READING PASSAGE:

·····

The electrostatic potential surface (EPS) distributions of BE+ and TH+ cation models were evaluated with density functional theory (DFT) calculations and the results are mapped in Fig. 1b. The difference between the maximal and minimal values of the ESP for the TH+ cation (154.74 and 80.58 kcal mol−1, respectively) is larger than that of the BE+ cation (154.07 and 73.84 kcal mol−1, respectively). This indicates that the intramolecular interaction in the TH+ cation is stronger than that in the BE+ cation. DFT calculations on the adhesive energy were carried out to figure out the interaction between spacer cations and tin iodide. The energy of TH+ adhered to the inorganic sheet surface was calculated to be −278.58 eV, higher than that of BE+ (−309.74 eV), indicating negatively charged inorganic sheets are easily inclined to attract BE+ cations (Fig. 1c, d and S1).

We quantified the component interaction in the precursor solution using 1H nuclear magnetic resonance (NMR) spectroscopy measurements. Herein, NH4I was used to offer NH4+ to simulate the center of the positive charge in spacer cations. As shown in Fig. 1e and f, the chemical shift (δ) for the proton signal from the benzene ring (the peak marked with red dotted lines for example) moves from 7.45 ppm to 7.43 ppm, and that from the thiophene group shifts to 7.07 ppm from 7.00 ppm when adding NH4I into the deuterated solution containing the spacer cations. A larger change of δ in this case indicates stronger intramolecular interaction between electron-rich heterocyclic thiophene and the electron-deficient ammonium group in the TH+ cation. In turn, when SnI2 was added, the 1H resonance at 7.42 ppm was detected for the benzene ring and at 7.06 ppm for that of the thiophene group. A slight shift of δ implies the weak interaction between TH+ and tin iodide compounds. It's appropriate to infer that the electron-rich heterocycle could enhance the intramolecular interaction in spacer cations, but weaken the intermolecular interaction between spacer cations and tin iodide components.

We further conducted X-ray photoelectron spectroscopy (XPS) measurements on the RP tin-based perovskite films to investigate molecular interaction. The binding energy for N 1s of BEI and BE2FA3Sn4I13 was found to be 400.1 and 401.7 eV, and 400.1 and 401.4 eV for THI and TH2FA3Sn4I13 (Fig. S2a), respectively. A smaller shift of binding energy between ammonium salt and perovskite (i.e., 1.3 eV for THI and TH2FA3Sn4I13 in this study) indicates a weak interaction between the spacer cation and the tin iodide compounds. Fig. S2b shows the Fourier transform infrared (FT-IR) spectra of ammonium salts and corresponding RP perovskites. In comparison with a large shift of the NH3+ stretching vibration peak from 3002 cm−1 (BEI) to 2969 cm−1 (BE2FA3Sn4I13), the smaller change from 2983 cm−1 (THI) to 2972 cm−1 (TH2FA3Sn4I13) also suggests a weak interaction between TH+ and iodostannic compounds.

·····

ITEMS:
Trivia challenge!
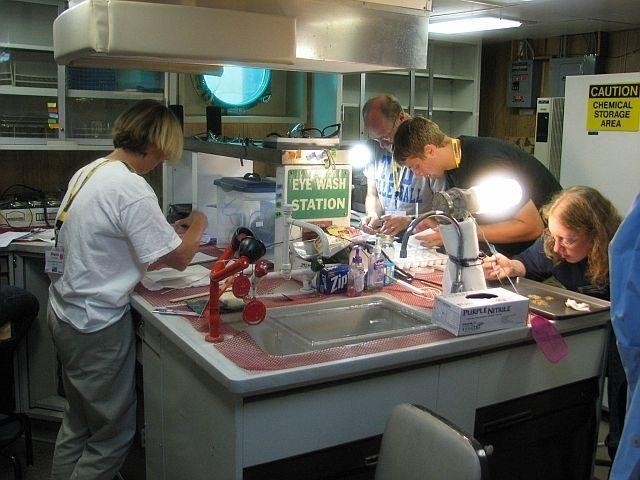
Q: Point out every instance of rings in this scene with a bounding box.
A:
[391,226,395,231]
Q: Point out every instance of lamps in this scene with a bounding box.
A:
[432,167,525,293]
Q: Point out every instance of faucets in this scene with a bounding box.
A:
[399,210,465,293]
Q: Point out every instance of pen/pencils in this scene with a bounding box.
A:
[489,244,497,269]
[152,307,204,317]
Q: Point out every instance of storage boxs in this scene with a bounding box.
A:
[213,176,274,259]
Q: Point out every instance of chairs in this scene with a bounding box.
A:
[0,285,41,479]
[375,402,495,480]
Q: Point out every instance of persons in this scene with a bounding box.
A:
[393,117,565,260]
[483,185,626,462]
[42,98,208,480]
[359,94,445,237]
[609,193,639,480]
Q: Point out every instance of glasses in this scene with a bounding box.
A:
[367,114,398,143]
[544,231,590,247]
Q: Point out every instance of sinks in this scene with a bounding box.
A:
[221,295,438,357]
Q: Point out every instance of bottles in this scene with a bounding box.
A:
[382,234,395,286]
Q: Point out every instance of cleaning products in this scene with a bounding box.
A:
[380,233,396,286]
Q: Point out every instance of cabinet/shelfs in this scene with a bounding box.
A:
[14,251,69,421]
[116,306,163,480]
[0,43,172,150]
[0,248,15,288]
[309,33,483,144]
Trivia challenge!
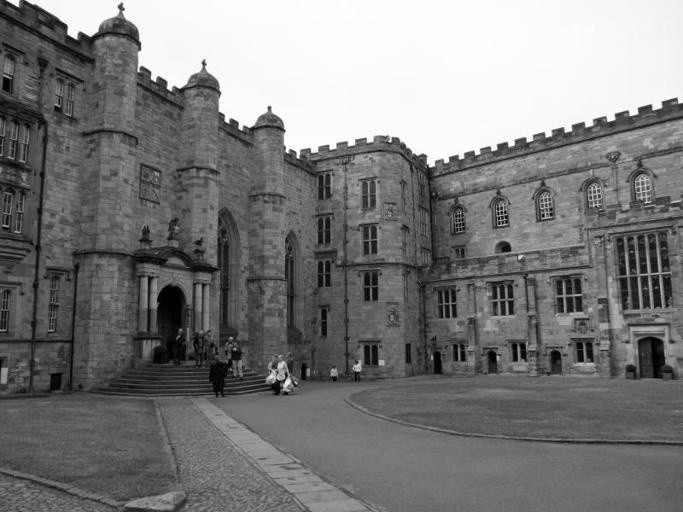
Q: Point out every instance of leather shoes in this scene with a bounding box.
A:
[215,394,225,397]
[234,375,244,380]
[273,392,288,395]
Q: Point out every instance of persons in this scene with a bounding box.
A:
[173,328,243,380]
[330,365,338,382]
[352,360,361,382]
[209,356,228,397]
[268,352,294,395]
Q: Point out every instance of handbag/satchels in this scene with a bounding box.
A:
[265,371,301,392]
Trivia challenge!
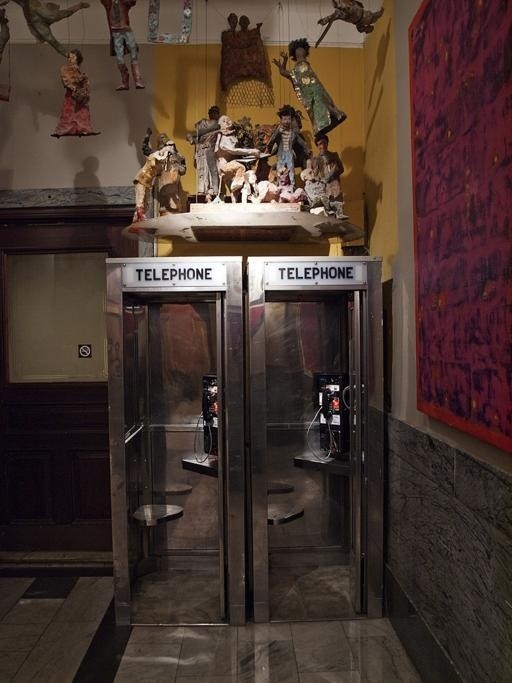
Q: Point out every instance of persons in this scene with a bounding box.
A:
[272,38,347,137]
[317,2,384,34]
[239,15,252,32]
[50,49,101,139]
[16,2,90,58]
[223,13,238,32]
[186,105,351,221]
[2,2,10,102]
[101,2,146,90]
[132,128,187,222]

·····

PARTS OF THE EXERCISE:
A. In the passage on tin-based perovskite spacer cations, what N 1s binding energies were measured for THI and TH2FA3Sn4I13?
B. Update the entries starting at the line containing "Q: Point out every instance of cabinet/shelfs" and ending with the last entry, replacing "persons" with "people" and keeping everything else the same. Give only those lines, and omit the pictures.

TASK RESULTS:
A. 400.1 eV for THI and 401.4 eV for TH2FA3Sn4I13.

B.
Q: Point out every instance of cabinet/shelfs in this scene with a bounding box.
A:
[14,251,69,421]
[116,306,163,480]
[0,43,172,150]
[0,248,15,288]
[309,33,483,144]
Trivia challenge!
Q: Point out every instance of leather shoes in this scene with a bounding box.
A:
[215,394,225,397]
[234,375,244,380]
[273,392,288,395]
Q: Point out every instance of people in this scene with a bounding box.
A:
[173,328,243,380]
[330,365,338,382]
[352,360,361,382]
[209,356,228,397]
[268,352,294,395]
Q: Point out every instance of handbag/satchels in this scene with a bounding box.
A:
[265,371,301,392]
Trivia challenge!
Q: Point out every instance of people in this scene with a bounding box.
A:
[272,38,347,137]
[317,2,384,34]
[239,15,252,32]
[50,49,101,139]
[16,2,90,58]
[223,13,238,32]
[186,105,351,221]
[2,2,10,102]
[101,2,146,90]
[132,128,187,222]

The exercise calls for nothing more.